Криста Вольф - Кассандра
— Для вида. И когда он достаточно размякнет, — смех, — его настигнет стрела Париса.
Хохот.
— И Поликсена на это согласилась?
— Согласилась? Она жаждет этого. Она истинная троянка.
— Но почему же ее здесь нет?
— Здесь мы обсуждаем подробности. Они ее не касаются. И трезвый план. Она, как женщина, только спутает все.

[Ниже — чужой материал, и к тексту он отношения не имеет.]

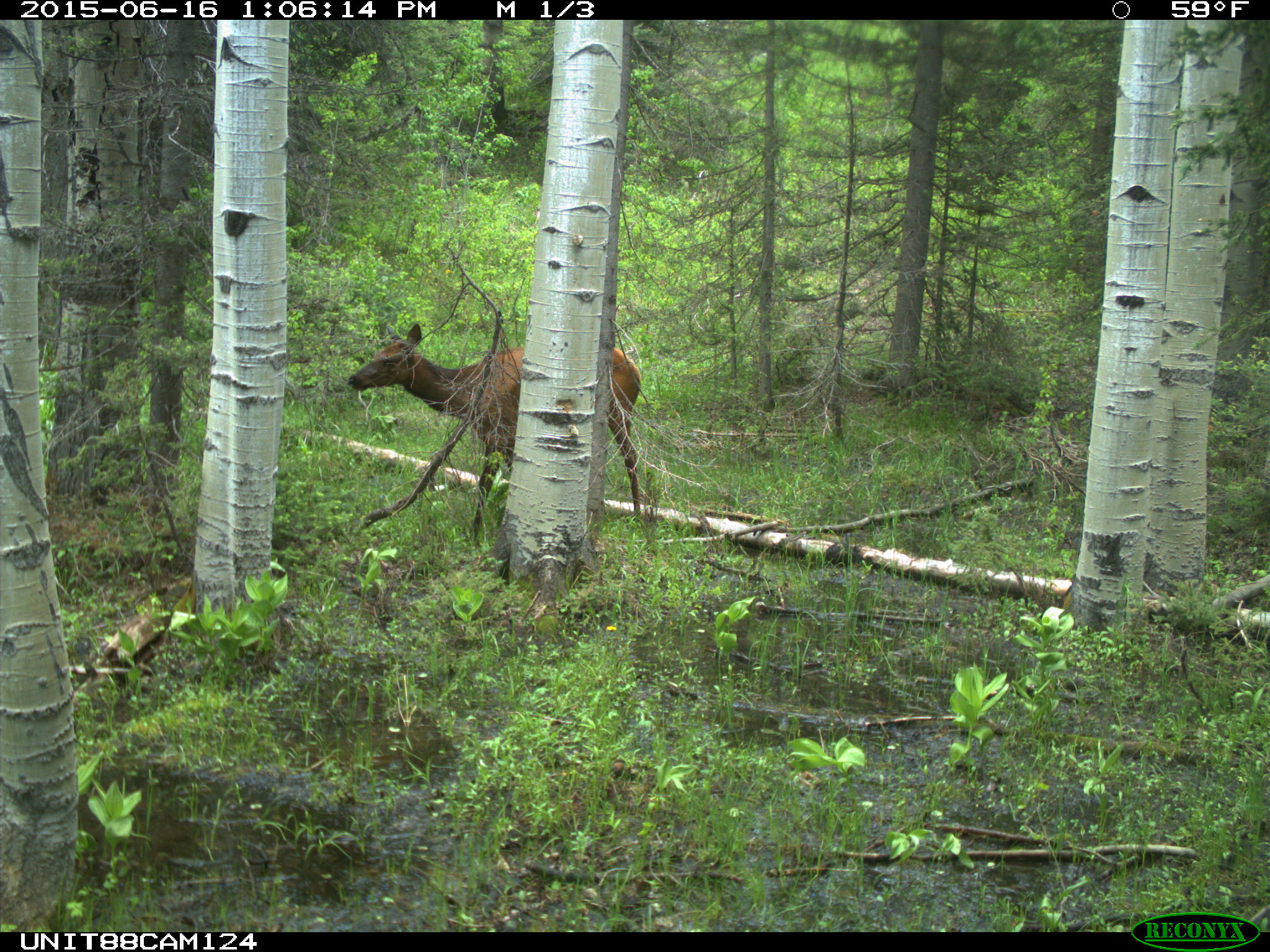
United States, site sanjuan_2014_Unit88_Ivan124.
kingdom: Animalia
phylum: Chordata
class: Mammalia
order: Artiodactyla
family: Cervidae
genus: Cervus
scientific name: Cervus elaphus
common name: red deer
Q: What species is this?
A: Cervus elaphus (red deer).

Я закрыла глаза и увидела все. Со всеми подробностями. Услышала смех Поликсены. Увидела убийство в храме... Труп Ахилла — кто не сгорал от жажды увидеть его? — еще висящий на Поликсене.
— Вы воспользуетесь ею.
— Кем?
— Поликсеной.
— Неужто ты не способна понять? Дело не в ней, дело в Ахилле.
— Об этом-то я и говорю.
И тут заговорил отец, молчавший до сих пор. «Молчи, Кассандра», — крикнул он гневно, зло. Я сказала: «Отец!»
«Не называй меня отцом. Долго, слишком долго я дозволял тебе делать все, что ты хотела. Хорошо, думал я, она слишком впечатлительна. Хорошо, она видит мир не таким, каков он есть. Она витает в облаках. Принимает себя слишком всерьез, это часто бывает с женщинами. Избалована, не умеет подчиняться. Сумасбродна. Слишком высокого мнения о самой себе. А почему, дочка? Можешь ты мне сказать? Почему ты так заносчива? Дерзка на язык. И презираешь тех, кто борется за Трою. Да представляешь ли ты себе наше положение? И если ты сейчас не согласишься с нашим планом покончить с Ахиллом, нашим злейшим врагом, знаешь, как я назову это? Пособничество врагу».
Тишина вокруг. Тишина во мне. Как здесь. Как сейчас.
Отец сказал еще, что я не только должна согласиться с планами, которые они обсуждают, но и обещать молчать о них, а когда они будут осуществлены, защищать перед каждым.
Вот и наступил час, которого я так боялась. Наступил неожиданно. Неподготовленной я не была — вот почему мне было особенно тяжко. Стремительно, со зловещей трезвостью я взвесила все и поняла: право, может быть, на их стороне. Что значит — право на их стороне? Что ни право Поликсены, ни мое право не принимаются в расчет, потому что долг умертвить нашего злейшего врага поглотил право? А Поликсена? Она, без сомнения, шла к гибели. С ней все было уже кончено.
— Ну, Кассандра. Ты ведь разумна, правда?
— Я сказала: нет.
— Ты не согласна?
— Нет.
— Но ты будешь молчать.
— Нет, — сказала я.
Гекуба в страхе схватила меня за руку. Она знала, что сейчас последует, я тоже.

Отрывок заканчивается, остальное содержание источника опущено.